As soldiers whose mission is laying down security, the enemy they mention most often is not Iraqis, but complacency.
"My worst fear is a buddy of mine going out on a mission and getting blown up or getting shot, getting hurt ... including myself. Just getting complacent," said Heart, a graduate of Palm Harbor University High School.
For Sgt. 1st Class Clifford Holder, the explosives training provided a vivid reminder of the need to be alert. He thought back to his service in Bosnia in the 1990s, when a fellow soldier drove over a land mine. It took off the soldier's leg and looked like a blow-torch had cut off the front of his Humvee.
"It can hurt quite a few people," said Holder, 39, of Wesley Chapel.
These MPs could wind up working check points near American bases of operation, and everyone is aware of the suicide bombers who have targeted them. An explosives expert from Fort Benning, Ga., who gave his name only as Sgt. Lewis, was not encouraging on the subject.
"If a suicide bomber's going to get you, he's going to get you, I hate to say it."
He reminded them to be vigilant about looking for anything in a vehicle or on a person's body that doesn't look right. Then he gave them pointers in spite of his comments. An example: If a car looks suspicious, move other soldiers out of the way and make the driver -- not a soldier -- open the hood and trunk for inspection.
How do you deal with the danger?
"I'm trained to not really think about fear. Just trust in your training and you'll be all right," said Sgt. Forrest Fogarty, 28, of Tampa.
At the moment, the MPs are in a kind of limbo. Their main training is complete. Now they need orders to go overseas. Fogarty said that after sitting in a noisy chow hall watching images of the Hussein statue falling in Baghdad this week, "everyone was kind of wishing we were over there."
Fogarty included. Before joining the reserves he served in the 3rd Infantry Division. Based at Fort Stewart, it led the Army intoIraq, suffering many casualties.
"I'm missing it," he said. He misses his family, too, but he wishes his current mission would get started. After all, he said, "we didn't come over here to hang out at Fort Stewart."
Not everyone is as eager to go as Fogarty.
Spc. Andres Reyes of Tampa may miss the birth of his first child.
Reyes, 24, who works as a claims processor for an insurance agency, said his wife has had a difficult pregnancy, she is raising another son and a niece, and she needs him. He would like to be discharged. "That's my biggest hope."
Sgt. Kris Virga, 24, of Holiday left behind a pregnant wife, too.
"It's hard knowing my firstborn, I'm not going to be there physically," said Virga, a graduate of Ridgewood High School and St. Leo University who is a loss prevention agent for a department store. "But there's others that have done it before me. We're both strong people."

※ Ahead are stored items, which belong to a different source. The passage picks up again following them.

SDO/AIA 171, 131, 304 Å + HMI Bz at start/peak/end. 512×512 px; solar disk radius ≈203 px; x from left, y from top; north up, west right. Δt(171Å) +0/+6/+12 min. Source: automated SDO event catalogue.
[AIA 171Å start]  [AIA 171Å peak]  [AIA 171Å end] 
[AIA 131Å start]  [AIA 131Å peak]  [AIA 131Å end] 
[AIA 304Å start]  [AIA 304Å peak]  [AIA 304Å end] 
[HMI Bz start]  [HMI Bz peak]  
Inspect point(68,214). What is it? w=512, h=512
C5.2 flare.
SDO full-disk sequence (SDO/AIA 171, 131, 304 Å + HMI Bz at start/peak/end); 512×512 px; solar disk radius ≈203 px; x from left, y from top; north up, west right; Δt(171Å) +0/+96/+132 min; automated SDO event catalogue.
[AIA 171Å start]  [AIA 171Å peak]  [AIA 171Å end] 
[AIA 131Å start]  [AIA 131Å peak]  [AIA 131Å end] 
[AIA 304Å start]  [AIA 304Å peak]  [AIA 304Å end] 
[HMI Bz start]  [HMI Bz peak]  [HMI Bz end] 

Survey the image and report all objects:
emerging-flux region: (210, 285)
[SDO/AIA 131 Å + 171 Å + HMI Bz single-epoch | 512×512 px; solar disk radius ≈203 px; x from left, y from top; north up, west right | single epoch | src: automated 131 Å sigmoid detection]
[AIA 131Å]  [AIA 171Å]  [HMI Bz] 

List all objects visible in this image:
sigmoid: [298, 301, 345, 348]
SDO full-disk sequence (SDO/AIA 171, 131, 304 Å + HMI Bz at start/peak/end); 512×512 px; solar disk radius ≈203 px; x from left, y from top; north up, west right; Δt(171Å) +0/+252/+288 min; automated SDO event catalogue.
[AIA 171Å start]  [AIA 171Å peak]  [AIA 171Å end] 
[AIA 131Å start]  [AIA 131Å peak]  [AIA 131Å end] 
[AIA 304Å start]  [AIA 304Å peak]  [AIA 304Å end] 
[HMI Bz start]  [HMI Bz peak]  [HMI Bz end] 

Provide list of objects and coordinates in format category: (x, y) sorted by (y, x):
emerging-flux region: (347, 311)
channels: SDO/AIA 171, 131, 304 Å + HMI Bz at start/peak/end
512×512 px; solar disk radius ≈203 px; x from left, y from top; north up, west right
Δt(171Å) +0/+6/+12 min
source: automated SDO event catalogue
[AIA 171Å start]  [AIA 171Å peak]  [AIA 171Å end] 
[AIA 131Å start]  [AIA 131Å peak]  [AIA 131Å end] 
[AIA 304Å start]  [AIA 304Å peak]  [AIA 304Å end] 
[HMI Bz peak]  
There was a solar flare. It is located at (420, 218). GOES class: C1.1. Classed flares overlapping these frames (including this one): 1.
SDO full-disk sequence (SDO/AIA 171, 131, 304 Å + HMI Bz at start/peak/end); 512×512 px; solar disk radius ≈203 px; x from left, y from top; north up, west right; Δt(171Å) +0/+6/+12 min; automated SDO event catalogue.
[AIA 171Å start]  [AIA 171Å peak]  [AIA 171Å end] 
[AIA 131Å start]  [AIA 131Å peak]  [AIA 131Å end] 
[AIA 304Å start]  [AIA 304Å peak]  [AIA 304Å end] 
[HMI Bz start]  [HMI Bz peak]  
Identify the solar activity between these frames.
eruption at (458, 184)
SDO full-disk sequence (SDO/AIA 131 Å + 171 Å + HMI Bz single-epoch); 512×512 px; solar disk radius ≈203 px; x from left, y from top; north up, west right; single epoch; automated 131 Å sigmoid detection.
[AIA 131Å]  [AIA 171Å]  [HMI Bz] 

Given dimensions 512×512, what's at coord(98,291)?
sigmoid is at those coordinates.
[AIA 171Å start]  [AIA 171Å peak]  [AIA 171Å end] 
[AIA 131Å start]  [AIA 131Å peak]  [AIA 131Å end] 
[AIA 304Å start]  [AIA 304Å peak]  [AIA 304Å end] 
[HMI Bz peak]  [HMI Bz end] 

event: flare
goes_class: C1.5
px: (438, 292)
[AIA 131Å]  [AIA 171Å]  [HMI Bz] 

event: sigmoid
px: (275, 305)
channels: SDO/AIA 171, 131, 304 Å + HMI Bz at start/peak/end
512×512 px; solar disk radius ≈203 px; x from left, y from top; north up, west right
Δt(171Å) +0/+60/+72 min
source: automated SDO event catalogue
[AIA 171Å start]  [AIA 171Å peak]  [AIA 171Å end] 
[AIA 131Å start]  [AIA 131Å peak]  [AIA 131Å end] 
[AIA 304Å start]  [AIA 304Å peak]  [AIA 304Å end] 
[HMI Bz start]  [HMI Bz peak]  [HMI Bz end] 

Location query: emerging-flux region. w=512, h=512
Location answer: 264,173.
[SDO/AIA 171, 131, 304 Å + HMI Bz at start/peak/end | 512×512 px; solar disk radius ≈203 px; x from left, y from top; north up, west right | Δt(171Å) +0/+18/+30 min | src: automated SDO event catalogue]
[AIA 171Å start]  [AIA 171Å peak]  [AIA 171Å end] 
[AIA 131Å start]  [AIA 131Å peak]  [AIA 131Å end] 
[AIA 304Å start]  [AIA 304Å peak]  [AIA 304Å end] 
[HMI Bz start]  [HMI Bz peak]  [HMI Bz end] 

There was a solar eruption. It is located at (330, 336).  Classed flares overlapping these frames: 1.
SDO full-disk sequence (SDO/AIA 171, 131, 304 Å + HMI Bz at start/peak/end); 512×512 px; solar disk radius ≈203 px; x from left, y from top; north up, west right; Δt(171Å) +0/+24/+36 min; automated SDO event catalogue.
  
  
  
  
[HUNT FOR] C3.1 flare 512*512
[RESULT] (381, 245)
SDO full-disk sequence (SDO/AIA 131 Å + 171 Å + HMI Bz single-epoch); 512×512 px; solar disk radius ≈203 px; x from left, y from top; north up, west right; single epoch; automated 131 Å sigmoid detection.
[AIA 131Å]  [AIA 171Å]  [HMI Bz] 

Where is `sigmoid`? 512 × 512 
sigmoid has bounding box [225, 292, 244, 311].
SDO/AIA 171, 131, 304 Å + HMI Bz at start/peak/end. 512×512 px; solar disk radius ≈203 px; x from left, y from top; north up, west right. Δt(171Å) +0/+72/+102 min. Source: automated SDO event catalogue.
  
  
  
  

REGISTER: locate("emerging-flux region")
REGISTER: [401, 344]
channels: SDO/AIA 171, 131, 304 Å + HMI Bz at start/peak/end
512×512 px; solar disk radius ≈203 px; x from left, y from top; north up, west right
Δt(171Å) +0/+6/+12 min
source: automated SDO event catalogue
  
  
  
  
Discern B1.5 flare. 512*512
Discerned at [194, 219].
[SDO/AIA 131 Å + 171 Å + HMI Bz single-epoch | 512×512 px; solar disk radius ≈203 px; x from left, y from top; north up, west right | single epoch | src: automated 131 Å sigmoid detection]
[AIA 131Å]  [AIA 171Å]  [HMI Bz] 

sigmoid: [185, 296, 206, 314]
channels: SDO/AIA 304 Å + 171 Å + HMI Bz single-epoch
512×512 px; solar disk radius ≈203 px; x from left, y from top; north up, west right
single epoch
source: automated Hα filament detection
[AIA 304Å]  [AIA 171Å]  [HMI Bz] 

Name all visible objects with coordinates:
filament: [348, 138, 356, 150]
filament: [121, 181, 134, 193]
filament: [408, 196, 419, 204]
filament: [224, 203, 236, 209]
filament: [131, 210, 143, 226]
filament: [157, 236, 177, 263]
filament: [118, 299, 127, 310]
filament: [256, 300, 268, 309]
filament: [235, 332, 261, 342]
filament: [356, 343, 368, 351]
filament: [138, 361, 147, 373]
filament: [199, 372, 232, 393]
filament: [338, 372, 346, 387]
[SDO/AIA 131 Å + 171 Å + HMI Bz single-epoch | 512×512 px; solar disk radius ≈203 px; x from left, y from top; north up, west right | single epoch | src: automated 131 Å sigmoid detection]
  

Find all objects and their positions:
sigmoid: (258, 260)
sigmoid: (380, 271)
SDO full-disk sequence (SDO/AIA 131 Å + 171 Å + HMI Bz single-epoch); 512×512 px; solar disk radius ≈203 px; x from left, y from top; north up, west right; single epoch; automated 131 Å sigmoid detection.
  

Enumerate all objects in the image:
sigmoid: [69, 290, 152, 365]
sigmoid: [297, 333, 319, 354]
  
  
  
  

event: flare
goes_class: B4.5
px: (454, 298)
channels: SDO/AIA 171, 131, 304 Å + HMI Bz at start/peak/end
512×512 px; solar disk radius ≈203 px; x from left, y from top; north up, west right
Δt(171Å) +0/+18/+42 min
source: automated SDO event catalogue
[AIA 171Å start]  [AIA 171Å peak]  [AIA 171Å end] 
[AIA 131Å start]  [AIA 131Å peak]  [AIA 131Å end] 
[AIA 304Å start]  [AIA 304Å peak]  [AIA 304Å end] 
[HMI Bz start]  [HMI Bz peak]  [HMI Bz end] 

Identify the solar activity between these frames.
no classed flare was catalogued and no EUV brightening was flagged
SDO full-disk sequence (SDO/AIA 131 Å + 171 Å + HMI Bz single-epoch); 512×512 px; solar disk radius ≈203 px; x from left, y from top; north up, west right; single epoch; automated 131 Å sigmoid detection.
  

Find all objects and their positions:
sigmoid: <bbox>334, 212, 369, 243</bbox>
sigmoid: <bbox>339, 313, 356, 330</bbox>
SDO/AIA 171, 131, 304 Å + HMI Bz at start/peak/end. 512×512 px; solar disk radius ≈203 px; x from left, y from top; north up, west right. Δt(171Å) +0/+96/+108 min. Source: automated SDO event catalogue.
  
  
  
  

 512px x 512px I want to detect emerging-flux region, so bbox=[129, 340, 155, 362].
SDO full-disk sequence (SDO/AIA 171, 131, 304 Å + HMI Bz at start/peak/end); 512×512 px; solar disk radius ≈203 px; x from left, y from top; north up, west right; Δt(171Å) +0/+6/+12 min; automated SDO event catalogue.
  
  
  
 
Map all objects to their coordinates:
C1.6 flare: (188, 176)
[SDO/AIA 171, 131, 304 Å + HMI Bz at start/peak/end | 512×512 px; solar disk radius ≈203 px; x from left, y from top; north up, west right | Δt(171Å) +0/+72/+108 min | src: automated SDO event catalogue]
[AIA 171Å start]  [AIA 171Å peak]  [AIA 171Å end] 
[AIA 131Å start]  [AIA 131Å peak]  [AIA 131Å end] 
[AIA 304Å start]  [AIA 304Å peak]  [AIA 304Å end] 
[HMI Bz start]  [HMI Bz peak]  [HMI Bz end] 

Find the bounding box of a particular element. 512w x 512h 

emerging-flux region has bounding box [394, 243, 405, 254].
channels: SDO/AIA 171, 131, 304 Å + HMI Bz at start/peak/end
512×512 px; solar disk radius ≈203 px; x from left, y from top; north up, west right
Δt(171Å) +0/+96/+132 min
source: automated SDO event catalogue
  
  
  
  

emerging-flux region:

With the end of the war looming, some family members might think the job of the 317th and 810th may be over.
Spc. Dallas Walters, 30, who works in network engineering and lives in Wesley Chapel, has warned his family not to get their hopes up.
"I already prepped my family, saying 'Look, I don't care when the war ends, that doesn't mean anything to us, we're going in there,"' Walters said.
His 5-year-old daughter has a hard time understanding just how long his service could be -- up to a year.
But he added: "To be honest, she handles it a lot better than me and mom do."